As for the critical component of funding, the Closed Loop Fund (CLP) last year began providing no-interest loans to cities and below-market-rate loans to companies building recycling infrastructure. The Fund has amassed $100 million from major brands including Procter & Gamble, PepsiCo, 3M, Walmart, Coca-Cola, Johnson & Johnson, Unilever and Goldman Sachs.

The Closed Loop Fund is the brainchild of Ron Gonen, founder of Recyclebank and New York City’s deputy commissioner for sanitation, recycling and sustainability under Mayor Michael Bloomberg. One of the first investments for the Fund is an 80,000-square-foot plant on the outskirts of Baltimore built to process hard-to-recycle plastics otherwise headed toward landfills or incinerators. Sorted, washed and ground into uniform plastic flakes, the flakes are then sold to big companies and plastics manufacturers to create new products.

The Plastic Recycling Facility “leverages new technology and business model to aggregate #3-#7 plastics from communities in a 500-mile radius that would have likely otherwise gone to landfill (like yogurt cups, take-out containers, etc) so they have enough scale that it makes sense financially to sort them into their respective commodities and recycle them into new products and packaging where they otherwise would have been waste,” Closed Loop Fund’s Bridget Croke told Sustainable Brands. “This model has huge implications on what gets recycled and is highly replicable.”

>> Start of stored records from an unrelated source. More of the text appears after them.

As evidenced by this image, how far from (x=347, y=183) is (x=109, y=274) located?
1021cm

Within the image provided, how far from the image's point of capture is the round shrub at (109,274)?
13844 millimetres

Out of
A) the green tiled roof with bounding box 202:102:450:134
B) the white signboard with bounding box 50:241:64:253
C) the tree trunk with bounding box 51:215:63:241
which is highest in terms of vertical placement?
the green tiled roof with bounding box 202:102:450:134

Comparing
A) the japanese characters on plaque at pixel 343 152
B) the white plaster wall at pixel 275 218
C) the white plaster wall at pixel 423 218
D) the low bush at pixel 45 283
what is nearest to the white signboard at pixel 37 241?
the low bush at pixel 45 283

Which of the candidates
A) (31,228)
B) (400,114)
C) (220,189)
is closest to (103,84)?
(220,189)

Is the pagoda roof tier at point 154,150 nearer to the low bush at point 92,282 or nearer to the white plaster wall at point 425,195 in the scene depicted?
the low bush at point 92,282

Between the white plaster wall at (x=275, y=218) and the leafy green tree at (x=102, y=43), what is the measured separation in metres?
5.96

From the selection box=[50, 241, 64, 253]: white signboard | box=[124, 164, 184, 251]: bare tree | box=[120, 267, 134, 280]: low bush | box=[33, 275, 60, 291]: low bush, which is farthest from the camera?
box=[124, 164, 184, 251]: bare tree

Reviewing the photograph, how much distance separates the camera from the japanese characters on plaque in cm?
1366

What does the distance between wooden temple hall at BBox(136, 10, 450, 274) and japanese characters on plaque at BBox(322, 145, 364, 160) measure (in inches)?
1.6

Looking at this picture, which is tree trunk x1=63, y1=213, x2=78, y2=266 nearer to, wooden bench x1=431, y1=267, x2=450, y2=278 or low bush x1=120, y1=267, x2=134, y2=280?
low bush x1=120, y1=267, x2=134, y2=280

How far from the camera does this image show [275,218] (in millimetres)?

“We have also invested in two best-in-class models in the Midwest (Portage Co, Ohio and Quad Cities, Iowa), a region of the county with chronically low recycling rates,” Croke said. “These new single-stream recycling programs for residents use the best infrastructure and best practices that will lift recycling rates and act as a model for similar communities throughout the Midwest.”

As organizations around the world continue to see and prove the business case for recycling, they’re laying the groundwork for the ability to deploy circular economics at scale.